The results from the 2018 construction season were released in September 2019, showing that more than 84.7 million tons of recycled material was used in asphalt pavement mixtures during 2018. This includes RAP and RAS, as well as other reclaimed and recycled materials, such as ground tire rubber, steel and blast furnace slags, coal combustion products, and cellulose fibers.

In addition, about 79.5 million tons — more than 20 percent of total asphalt pavement mixture produced in 2018 — used WMA technologies to reduce mix-production temperatures. The full results of the 2018 survey are available at www.AsphaltPavement.org/recycling.

All asphalt mix producers operating in the United States and in U.S. territories are encouraged to participate in the confidential 2019 construction season survey by April 1. To participate, visit www.surveymonkey.com/r/2019_RMWMA_Survey.

For the 2019 construction season, FHWA asked NAPA to expand the survey collection effort to include in-place recycling techniques, including cold-in-place, hot-in-place, cold central plant recycling, and full-depth reclamation. Companies using these technologies are also encouraged to participate in a short supplementary survey at www.surveymonkey.com/r/2019_IPR_Survey.

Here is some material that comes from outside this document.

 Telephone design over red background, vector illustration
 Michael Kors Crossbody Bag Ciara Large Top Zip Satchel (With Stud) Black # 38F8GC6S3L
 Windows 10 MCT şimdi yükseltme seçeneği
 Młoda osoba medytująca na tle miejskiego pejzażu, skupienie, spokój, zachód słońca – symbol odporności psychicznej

Data from the surveys are kept completely confidential and are only reported in aggregate and used to determine quantities. State-level data are reported only if three or more companies from the state or territory participate. No company-specific information is disclosed or used for any purpose.

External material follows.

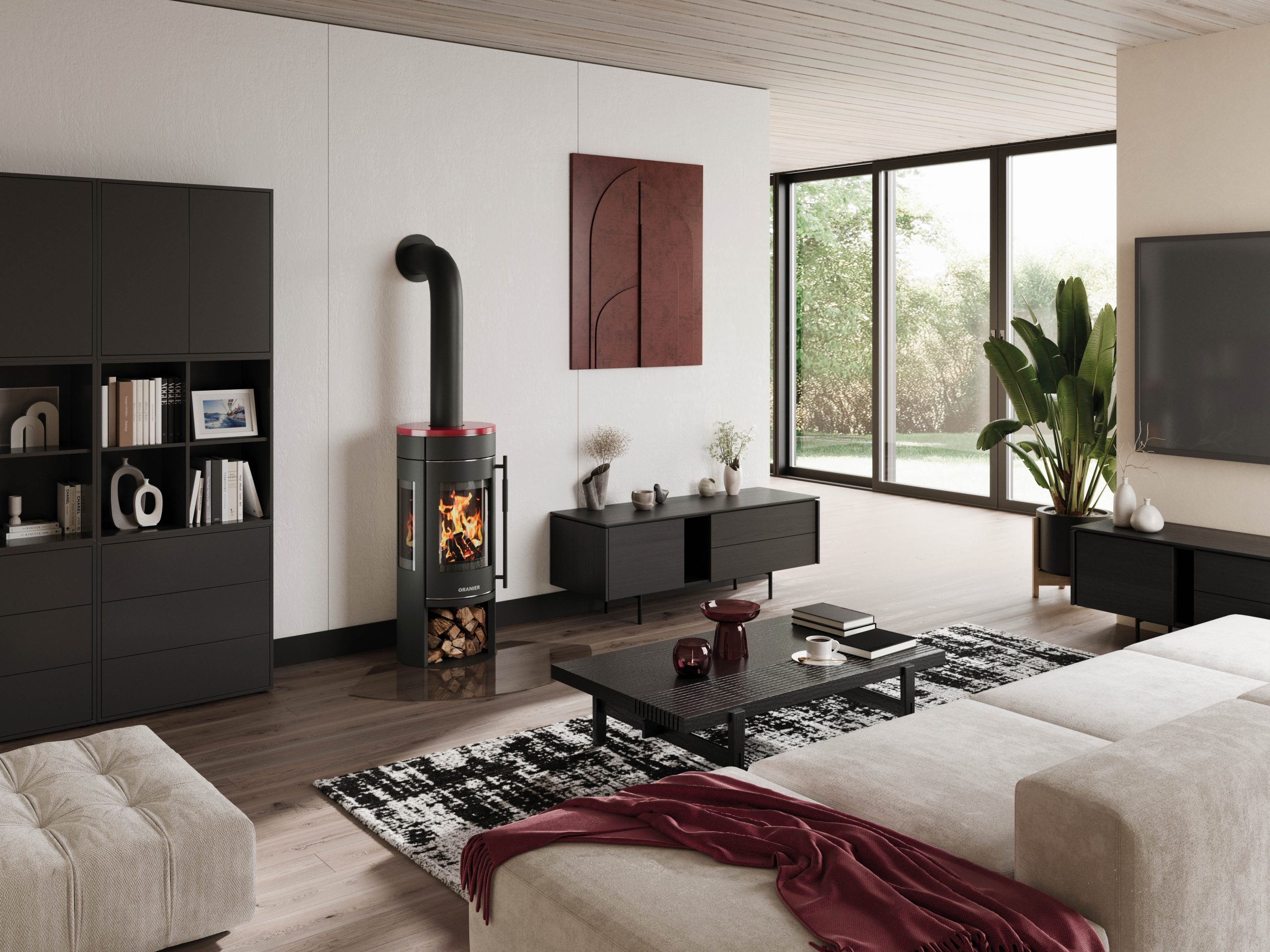 Tableau d'ambiance avec Poêles à bois 5794 37 Rota TRE 2.0 Noir, dessus Noir avec plaque de recouvrement rouge Bordeaux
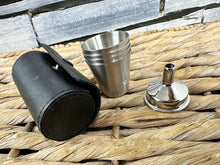 Load image into Gallery viewer, S/H 4 x Hip Flask White Metal Stirrup Cups in Leather Case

About The National Asphalt Pavement Association

The National Asphalt Pavement Association (NAPA) is the only trade association that exclusively represents the interests of the asphalt producer/contractor on the national level with Congress, government agencies, and other national trade and business organizations. NAPA supports an active research program designed to improve the quality of asphalt pavements and paving techniques used in the construction of roads, streets, highways, parking lots, airports, and environmental and recreational facilities. The association provides technical, educational, and marketing materials and information to its members; supplies product information to users and specifiers of paving materials; and conducts training courses. The association, which counts more than 1,100 companies as members, was founded in 1955.